Anxiety is a common challenge that can significantly impact a child’s social, emotional, and academic development. In an effort to reduce their child’s distress, parents often engage in accommodation behaviours. This article explains what accommodation behaviours are, why they occur, and how they can influence anxiety over time.

Accommodation Behaviours

Accommodation behaviours are actions parents take to reduce their child’s distress or prevent exposure to feared situations. Common examples include:

  • Facilitating avoidance: Parents may avoid situations that trigger the child’s anxiety (e.g., social events, school, specific location).
  • Providing reassurance: Parents may offer repeated reassurance (e.g., saying “you’ll be fine”, “there is nothing to worry about”).
  • Taking over the child’s duties: Parents may take over tasks their child finds anxiety-provoking (e.g., ordering at a restaurant, introducing themselves to unfamiliar adults).
  • Modifying family routines: Parents may modify their family’s plans to avoid triggering their child’s anxiety (e.g., forgoing overseas travel due to child’s fear of flying, cancelling date night due to child’s fear of being alone).  

Why Parents Engage in Accommodation Behaviours

The drive for parents to accommodate their child’s anxiety can be explained by referring to the attachment system.

The Attachment System

When humans are born, they are unable to protect themselves from danger. To increase our chances of survival, we are biologically wired to form attachments to our caregivers who can keep us safe. This attachment means that when children sense danger, their distress alerts caregivers to step in and protect them.

The Attachment System and Anxiety

As children develop, they become increasingly able to rely on their own skills to say safe. Anxiety disrupts this process by making everyday situations feel overwhelming. When this occurs, children may doubt their ability to cope and rely more heavily on parents to feel safe. In response, loving and committed parent may offer protection through accommodation behaviours.

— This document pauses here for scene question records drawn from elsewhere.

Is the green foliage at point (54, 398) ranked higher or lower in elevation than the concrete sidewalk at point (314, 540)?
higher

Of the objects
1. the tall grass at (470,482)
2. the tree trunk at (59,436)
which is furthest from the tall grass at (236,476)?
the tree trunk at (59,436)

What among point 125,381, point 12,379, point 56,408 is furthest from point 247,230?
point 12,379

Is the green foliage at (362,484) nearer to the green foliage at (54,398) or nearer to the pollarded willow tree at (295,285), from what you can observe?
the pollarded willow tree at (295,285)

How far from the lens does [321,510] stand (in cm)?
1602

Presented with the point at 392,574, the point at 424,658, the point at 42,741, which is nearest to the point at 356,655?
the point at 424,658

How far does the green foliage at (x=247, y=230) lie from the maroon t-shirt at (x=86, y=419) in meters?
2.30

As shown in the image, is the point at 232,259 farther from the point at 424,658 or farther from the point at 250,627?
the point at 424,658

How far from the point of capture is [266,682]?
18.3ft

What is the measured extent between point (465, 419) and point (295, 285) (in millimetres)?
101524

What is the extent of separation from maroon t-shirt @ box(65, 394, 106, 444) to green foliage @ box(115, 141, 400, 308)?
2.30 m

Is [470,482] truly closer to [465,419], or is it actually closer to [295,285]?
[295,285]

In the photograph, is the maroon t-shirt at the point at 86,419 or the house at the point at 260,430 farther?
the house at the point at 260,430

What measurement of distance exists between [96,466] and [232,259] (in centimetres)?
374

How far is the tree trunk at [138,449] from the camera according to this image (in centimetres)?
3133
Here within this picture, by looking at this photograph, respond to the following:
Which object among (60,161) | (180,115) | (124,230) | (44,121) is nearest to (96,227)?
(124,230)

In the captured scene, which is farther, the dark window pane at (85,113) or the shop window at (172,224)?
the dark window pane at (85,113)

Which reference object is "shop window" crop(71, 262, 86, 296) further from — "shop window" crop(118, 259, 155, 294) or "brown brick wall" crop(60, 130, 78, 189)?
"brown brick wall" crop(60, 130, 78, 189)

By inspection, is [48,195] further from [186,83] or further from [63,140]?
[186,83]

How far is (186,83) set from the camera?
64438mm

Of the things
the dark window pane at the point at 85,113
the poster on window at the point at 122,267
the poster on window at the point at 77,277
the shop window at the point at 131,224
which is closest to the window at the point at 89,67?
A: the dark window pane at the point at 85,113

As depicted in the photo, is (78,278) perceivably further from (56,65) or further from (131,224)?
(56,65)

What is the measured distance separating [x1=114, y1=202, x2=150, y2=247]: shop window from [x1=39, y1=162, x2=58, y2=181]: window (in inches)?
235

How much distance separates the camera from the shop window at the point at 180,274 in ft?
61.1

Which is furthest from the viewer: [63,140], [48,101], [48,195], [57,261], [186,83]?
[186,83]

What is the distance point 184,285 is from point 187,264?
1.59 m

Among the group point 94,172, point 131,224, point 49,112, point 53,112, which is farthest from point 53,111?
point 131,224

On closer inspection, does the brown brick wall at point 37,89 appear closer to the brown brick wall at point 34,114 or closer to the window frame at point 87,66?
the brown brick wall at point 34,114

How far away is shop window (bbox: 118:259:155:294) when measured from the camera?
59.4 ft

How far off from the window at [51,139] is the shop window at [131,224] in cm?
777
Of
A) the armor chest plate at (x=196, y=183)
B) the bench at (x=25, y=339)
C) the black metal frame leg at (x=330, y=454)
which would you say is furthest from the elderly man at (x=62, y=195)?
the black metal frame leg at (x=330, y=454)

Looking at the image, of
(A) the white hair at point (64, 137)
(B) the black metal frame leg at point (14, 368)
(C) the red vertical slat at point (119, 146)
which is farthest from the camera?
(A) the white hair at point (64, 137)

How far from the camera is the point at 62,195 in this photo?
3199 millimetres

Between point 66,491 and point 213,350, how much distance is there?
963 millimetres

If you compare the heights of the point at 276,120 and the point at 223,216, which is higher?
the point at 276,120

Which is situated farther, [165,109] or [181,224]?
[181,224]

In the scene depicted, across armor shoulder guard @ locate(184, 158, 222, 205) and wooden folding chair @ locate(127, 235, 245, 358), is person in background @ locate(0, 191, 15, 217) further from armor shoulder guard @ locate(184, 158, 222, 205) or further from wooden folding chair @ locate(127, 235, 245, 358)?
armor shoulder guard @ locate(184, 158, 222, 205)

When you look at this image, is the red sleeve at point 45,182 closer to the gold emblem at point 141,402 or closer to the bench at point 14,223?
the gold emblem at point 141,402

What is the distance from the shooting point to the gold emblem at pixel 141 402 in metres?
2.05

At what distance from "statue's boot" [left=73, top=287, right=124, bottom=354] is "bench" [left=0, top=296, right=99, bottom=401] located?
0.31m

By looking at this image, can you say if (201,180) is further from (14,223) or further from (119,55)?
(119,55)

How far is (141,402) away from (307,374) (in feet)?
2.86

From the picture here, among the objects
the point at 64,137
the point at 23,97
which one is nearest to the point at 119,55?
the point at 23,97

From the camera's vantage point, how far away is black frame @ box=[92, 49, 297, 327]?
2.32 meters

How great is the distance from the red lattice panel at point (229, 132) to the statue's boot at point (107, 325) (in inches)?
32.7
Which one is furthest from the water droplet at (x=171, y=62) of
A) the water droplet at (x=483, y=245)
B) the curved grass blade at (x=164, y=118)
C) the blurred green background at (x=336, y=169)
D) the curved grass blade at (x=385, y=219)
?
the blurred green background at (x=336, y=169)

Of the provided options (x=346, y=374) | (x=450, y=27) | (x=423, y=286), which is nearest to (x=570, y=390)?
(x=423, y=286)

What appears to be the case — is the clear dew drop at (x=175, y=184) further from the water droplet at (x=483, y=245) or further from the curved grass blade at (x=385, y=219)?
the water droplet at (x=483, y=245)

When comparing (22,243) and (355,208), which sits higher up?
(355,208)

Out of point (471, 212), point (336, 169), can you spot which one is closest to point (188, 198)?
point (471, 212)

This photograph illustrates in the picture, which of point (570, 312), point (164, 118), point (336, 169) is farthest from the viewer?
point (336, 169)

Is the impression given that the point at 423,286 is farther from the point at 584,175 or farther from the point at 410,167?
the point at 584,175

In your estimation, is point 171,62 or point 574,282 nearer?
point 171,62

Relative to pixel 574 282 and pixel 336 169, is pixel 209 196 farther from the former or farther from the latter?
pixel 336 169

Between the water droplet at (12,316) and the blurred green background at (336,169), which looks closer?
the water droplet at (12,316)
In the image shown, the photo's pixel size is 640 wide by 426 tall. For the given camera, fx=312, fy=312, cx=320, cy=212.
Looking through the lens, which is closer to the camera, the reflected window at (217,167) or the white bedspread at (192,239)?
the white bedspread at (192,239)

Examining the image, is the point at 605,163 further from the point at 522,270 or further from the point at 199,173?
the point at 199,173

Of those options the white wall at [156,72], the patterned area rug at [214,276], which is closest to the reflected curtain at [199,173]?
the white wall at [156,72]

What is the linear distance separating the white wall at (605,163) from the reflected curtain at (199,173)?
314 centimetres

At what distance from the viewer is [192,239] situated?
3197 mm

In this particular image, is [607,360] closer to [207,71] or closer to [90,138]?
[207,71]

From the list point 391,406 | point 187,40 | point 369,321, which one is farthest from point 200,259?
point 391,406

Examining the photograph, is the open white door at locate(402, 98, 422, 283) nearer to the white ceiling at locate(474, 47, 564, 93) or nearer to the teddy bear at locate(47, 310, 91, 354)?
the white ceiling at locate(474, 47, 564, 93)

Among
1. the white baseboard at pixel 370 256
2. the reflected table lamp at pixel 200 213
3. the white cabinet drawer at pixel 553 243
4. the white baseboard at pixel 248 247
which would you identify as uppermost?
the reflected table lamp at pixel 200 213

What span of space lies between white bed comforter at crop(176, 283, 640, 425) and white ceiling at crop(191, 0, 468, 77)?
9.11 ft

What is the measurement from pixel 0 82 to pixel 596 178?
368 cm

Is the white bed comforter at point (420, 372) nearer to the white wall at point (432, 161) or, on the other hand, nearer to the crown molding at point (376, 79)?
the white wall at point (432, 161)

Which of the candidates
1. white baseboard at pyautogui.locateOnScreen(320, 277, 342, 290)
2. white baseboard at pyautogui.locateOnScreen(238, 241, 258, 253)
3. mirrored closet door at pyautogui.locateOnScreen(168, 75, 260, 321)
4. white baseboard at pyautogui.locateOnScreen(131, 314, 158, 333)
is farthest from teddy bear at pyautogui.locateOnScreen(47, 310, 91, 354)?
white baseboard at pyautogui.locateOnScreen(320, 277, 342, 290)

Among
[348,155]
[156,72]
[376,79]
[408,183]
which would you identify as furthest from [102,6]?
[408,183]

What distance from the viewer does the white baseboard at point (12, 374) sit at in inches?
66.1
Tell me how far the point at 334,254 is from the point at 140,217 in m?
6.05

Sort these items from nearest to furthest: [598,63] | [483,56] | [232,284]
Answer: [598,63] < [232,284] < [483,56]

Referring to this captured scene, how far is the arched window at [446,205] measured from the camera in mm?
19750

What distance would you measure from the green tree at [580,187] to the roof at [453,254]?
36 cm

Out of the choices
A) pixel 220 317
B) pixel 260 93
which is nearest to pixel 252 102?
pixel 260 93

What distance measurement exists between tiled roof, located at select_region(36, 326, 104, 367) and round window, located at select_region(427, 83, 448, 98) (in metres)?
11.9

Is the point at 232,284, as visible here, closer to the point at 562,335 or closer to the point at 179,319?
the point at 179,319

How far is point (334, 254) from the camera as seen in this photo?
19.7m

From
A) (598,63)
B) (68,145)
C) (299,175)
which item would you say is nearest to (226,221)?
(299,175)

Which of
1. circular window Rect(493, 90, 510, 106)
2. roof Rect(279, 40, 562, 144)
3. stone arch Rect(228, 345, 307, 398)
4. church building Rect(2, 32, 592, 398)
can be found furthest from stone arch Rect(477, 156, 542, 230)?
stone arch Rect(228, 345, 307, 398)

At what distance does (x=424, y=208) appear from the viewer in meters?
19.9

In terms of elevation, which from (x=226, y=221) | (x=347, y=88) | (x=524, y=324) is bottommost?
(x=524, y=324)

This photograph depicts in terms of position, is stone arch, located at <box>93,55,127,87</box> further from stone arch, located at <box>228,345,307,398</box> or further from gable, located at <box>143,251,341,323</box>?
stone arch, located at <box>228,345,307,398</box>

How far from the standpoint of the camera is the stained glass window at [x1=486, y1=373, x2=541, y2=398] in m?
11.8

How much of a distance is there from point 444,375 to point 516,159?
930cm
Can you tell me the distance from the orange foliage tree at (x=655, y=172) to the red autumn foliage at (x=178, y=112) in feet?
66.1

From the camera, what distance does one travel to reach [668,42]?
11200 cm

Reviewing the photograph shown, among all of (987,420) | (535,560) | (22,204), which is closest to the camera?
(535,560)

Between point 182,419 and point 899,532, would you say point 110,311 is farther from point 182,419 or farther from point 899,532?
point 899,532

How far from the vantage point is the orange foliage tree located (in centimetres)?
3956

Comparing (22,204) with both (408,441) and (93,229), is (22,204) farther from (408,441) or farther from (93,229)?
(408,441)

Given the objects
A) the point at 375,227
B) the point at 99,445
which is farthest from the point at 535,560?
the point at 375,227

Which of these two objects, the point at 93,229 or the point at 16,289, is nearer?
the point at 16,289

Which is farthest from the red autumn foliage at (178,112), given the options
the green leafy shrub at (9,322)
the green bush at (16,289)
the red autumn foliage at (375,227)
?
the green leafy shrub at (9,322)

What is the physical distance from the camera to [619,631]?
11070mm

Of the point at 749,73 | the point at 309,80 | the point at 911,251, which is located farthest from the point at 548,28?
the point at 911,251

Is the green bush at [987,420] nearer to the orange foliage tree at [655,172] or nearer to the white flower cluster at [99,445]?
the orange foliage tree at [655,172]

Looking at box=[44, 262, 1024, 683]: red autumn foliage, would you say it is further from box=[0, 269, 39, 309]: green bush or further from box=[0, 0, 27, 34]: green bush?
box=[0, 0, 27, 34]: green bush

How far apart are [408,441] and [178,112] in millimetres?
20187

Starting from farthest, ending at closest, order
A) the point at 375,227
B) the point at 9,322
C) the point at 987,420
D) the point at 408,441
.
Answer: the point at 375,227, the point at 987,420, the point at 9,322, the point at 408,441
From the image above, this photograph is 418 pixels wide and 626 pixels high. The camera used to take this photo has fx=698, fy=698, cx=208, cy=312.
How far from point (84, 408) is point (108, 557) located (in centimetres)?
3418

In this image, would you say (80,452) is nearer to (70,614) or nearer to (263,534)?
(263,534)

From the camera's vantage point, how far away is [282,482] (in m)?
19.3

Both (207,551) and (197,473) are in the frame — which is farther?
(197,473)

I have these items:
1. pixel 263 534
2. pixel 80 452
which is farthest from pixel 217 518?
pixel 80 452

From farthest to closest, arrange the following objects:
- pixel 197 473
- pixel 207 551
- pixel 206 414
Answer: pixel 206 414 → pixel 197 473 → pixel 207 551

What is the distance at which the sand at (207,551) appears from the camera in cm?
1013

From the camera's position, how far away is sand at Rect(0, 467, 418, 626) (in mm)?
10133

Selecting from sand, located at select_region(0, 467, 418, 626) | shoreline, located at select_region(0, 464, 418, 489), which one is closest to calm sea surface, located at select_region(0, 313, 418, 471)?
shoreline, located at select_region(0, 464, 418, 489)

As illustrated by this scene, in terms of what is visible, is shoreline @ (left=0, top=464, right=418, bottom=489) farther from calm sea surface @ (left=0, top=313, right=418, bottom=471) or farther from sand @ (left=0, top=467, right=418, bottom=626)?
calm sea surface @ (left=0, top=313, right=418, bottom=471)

Risks of Accommodation Behaviour

Although well intentioned, accommodation behaviours can create a protection trap that maintains or worsens anxiety. This occurs through three mechanisms:

  1. Negative reinforcement: When parent reduce or prevent exposure to feared situations, the child’s distress reduces immediately. This relief reinforces both the child’s avoidance and the parent’s urge to accommodate – making these behaviours more likely to repeat.
  2. Lost learning opportunity: Children build confidence by facing challenging situations and discovering that fears are often tolerable, temporary, or unlikely to occur. When accommodation prevents these experiences, the child misses opportunities to learn they can cope – allowing anxiety to remain strong.
  3. Parental belief: Children often look to their parents to understand whether a situation is safe. When parents step in quickly, the child may interpret this as evidence that the situation truly is dangerous or that they cannot cope alone. Over time, this can increase dependence and reinforce anxiety.

Supporting Brave Behaviours

In order to support children to overcome anxiety, it is important parents change their behaviour. They must move away from supporting avoidance behaviours, and instead, move towards supporting brave behaviours. Brave behaviours refers to those where children face feared situations, despite their anxiety symptoms. This process involves two steps:

This process typically includes two steps:

  1. Strengthening coping strategies: This gives children tools to use when anxiety arises.
  2. Supporting graduated exposure to feared situations: This allows children to learn through experience that they can manage them.

It is important both steps are done sequentially, and with great care. Therefore, these topics will be discussed in a later blog.

Conclusion

Parental accommodation is a natural and well-intentioned response to a child’s distress. However, when overused, it can hinder the development of coping skills and independence. By gradually reducing accommodation and encouraging brave behaviours, parents help their child learn to manage anxiety and face challenges with confidence.